Çopur, “Teknolojinin gelişimi, sosyal medyanın faaliyetini artırması ve cinsellikle ilgili görselliklerin artması gibi etkenler sapıklık vakalarının çoğalmasına ve daha fazla duyulmasına yol açıyor. Cinsel içerikli paylaşımların yoğunlaşması, ergenliğin daha erken olmasına sebebiyet veriyor. Eskiden Türkiye nüfusunun büyük çoğunluğu kırsalda yaşıyordu. Biz bunları bu kadar yoğun göremiyor ve duyamıyorduk. Adliyeye ve basına yansıyan olaylar yine de onda 1'i geçmiyor. Geri kalan yüzde 9'luk bölüm, ailelerin çocuklarını veya mağdur yakınlarını bastırmasıyla bizlere kadar gelemiyor. İnsanlar böyle anılmak istemiyor” şeklinde konuştu.

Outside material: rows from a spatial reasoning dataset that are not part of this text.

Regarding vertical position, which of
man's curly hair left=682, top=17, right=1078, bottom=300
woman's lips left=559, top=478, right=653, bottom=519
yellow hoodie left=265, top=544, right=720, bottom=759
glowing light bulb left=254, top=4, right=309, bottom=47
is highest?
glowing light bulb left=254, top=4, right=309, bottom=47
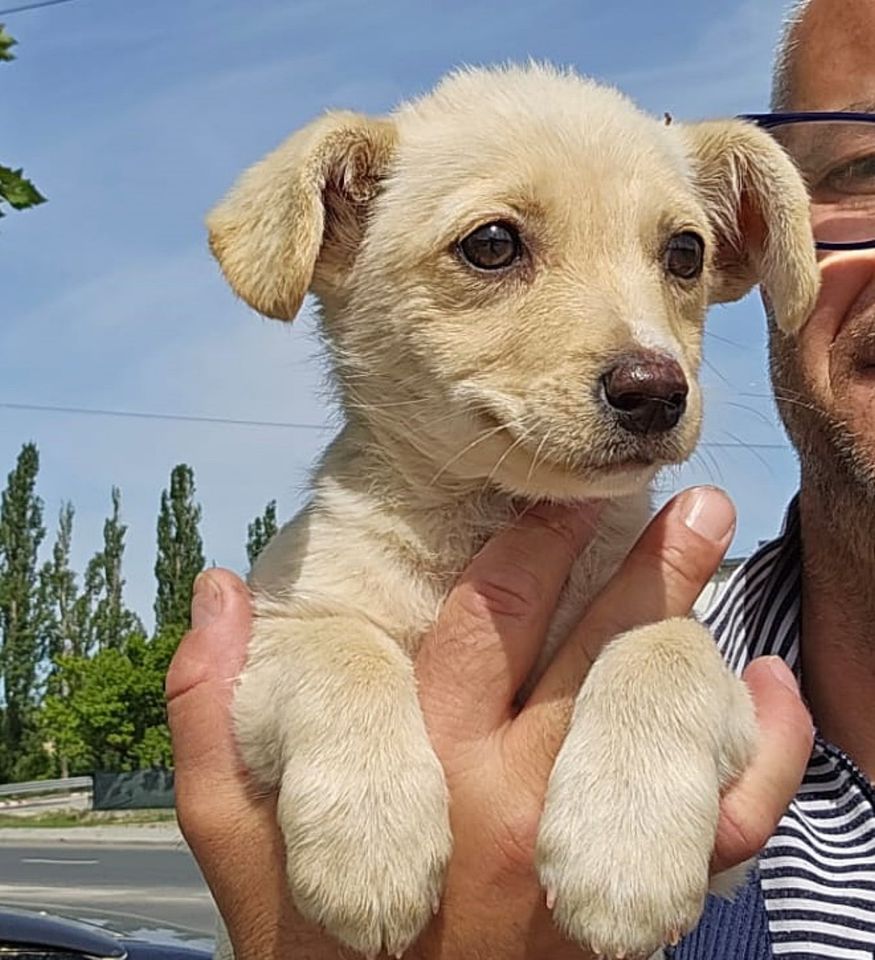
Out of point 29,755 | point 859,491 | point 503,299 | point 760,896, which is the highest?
point 503,299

'AİLE ÇEVRESİNDEN OLUYORSA KRONİK'

Cinsel istismara uğrayan çocuksa eğer, yüzde 80'i aile içinden diyen Mazlum Çopur, ”Aile çevresinden oluyorsa kronik, çocuk açısından ise daha trajik oluyor. Yakın çevreden biri çocuğa yöneliyorsa, uzun süre birlikte olacakları için taciz veya tecavüz devam ediyor. Akrabanız bile olsa, kız çocuğunuzu güvenmediğiniz biriyle baş başa bırakmayın. Çocuklara cinsel eğitim verilirse, onlarda cinsel istismarı anlar. Ceza kanununda değişiklik yapıldı. Ruhsal bozulmayı yasadan çıkardılar. Sürekli yapılan taciz ile bir kere yapılan ceza aynı hale geldi. Daha önceki yasada ruhsal bozulma varsa, ceza 15 yıldan başlıyordu. Bu cezanın üstü hakim takdiriydi. Şimdi 12 yıl diyor. Basit cinsel istismar ile kronik cinsel istismar aynı oldu” diye ifade ederek açıklamasını bitirdi.